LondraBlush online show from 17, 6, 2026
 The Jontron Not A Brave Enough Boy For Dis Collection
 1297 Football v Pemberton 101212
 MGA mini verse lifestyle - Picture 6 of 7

+++

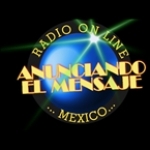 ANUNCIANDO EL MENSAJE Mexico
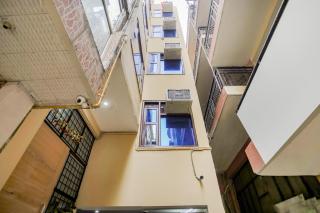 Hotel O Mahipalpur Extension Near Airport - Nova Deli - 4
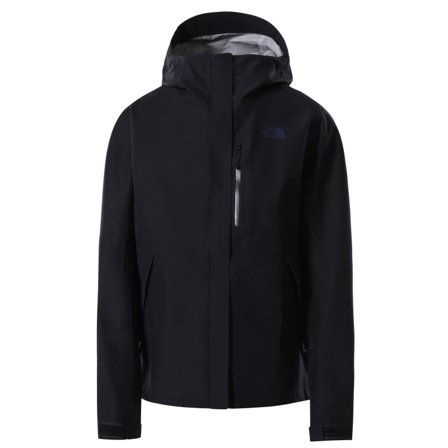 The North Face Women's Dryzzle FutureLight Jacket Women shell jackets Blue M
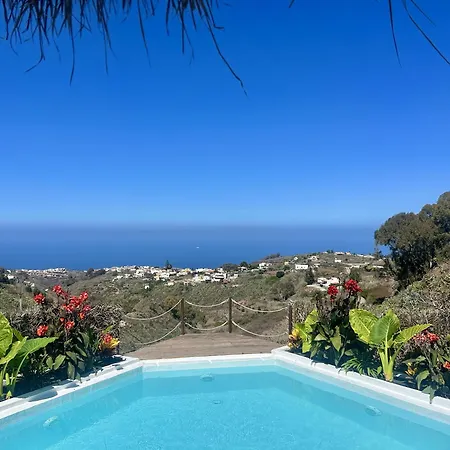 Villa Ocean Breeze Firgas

+++

Assignment
Though the entries above contain pictures, none should be copied; reproduce only the lines between the one holding "Hotel O Mahipalpur" and the one holding "Villa Ocean Breeze Firgas", inclusive, exactly as written.

Expected output
 Hotel O Mahipalpur Extension Near Airport - Nova Deli - 4
 The North Face Women's Dryzzle FutureLight Jacket Women shell jackets Blue M
 Villa Ocean Breeze Firgas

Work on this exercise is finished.